Records contained in a dataset
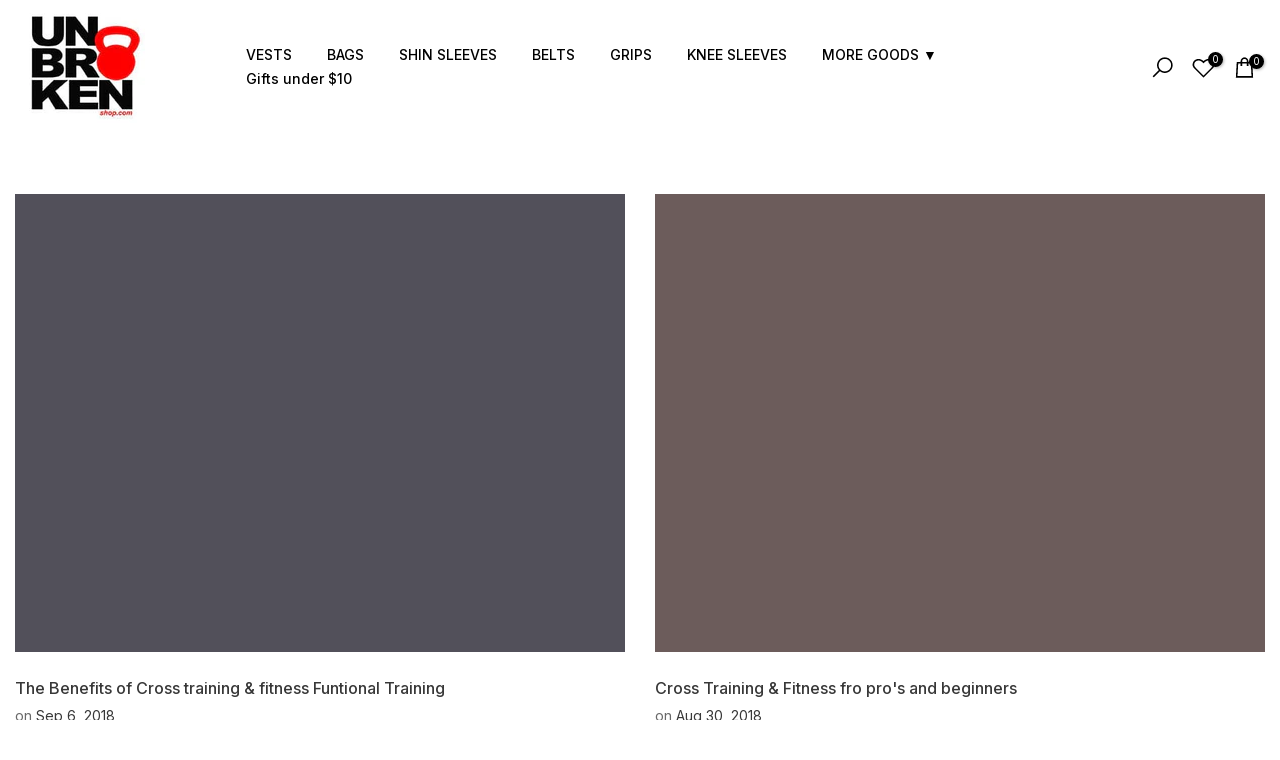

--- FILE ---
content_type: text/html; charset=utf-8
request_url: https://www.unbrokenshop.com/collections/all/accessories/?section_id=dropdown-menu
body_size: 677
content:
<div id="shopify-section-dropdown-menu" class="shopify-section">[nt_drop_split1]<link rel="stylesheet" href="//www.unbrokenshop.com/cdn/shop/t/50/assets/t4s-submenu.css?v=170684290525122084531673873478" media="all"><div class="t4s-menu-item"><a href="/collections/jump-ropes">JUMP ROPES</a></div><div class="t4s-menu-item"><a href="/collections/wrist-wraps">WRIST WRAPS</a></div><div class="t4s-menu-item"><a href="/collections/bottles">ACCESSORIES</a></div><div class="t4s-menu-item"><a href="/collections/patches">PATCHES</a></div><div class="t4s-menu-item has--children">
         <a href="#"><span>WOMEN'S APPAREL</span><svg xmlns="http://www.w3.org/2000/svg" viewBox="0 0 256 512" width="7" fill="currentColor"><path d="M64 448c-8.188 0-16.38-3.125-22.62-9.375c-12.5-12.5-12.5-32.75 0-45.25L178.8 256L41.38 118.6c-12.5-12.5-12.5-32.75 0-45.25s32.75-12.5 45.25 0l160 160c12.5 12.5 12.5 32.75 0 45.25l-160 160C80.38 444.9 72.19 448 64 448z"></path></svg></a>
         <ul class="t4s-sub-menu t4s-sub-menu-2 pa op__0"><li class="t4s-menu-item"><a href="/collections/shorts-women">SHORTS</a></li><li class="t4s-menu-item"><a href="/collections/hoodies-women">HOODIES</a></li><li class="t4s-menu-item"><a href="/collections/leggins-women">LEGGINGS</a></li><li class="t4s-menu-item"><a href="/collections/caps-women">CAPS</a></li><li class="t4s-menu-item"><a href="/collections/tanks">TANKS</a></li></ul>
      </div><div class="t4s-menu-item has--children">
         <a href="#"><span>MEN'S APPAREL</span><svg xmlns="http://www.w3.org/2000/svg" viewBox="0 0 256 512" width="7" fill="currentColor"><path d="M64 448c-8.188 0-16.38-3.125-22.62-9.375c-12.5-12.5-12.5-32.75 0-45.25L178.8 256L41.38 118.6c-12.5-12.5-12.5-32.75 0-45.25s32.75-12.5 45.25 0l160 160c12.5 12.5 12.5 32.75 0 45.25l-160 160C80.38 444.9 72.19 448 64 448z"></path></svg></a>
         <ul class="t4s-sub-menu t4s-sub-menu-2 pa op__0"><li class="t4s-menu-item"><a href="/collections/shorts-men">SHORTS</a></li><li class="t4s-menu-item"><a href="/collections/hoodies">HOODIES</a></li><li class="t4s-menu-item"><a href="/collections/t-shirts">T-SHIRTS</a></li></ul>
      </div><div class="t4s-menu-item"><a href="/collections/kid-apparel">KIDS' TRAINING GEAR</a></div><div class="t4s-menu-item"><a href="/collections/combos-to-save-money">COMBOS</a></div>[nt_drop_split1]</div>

#### [WORK TO BE COMPLETED]
An answer is complete only when it holds every line above containing the string "xmlns".

#### [RESPONSE AREA]
         <a href="#"><span>WOMEN'S APPAREL</span><svg xmlns="http://www.w3.org/2000/svg" viewBox="0 0 256 512" width="7" fill="currentColor"><path d="M64 448c-8.188 0-16.38-3.125-22.62-9.375c-12.5-12.5-12.5-32.75 0-45.25L178.8 256L41.38 118.6c-12.5-12.5-12.5-32.75 0-45.25s32.75-12.5 45.25 0l160 160c12.5 12.5 12.5 32.75 0 45.25l-160 160C80.38 444.9 72.19 448 64 448z"></path></svg></a>
         <a href="#"><span>MEN'S APPAREL</span><svg xmlns="http://www.w3.org/2000/svg" viewBox="0 0 256 512" width="7" fill="currentColor"><path d="M64 448c-8.188 0-16.38-3.125-22.62-9.375c-12.5-12.5-12.5-32.75 0-45.25L178.8 256L41.38 118.6c-12.5-12.5-12.5-32.75 0-45.25s32.75-12.5 45.25 0l160 160c12.5 12.5 12.5 32.75 0 45.25l-160 160C80.38 444.9 72.19 448 64 448z"></path></svg></a>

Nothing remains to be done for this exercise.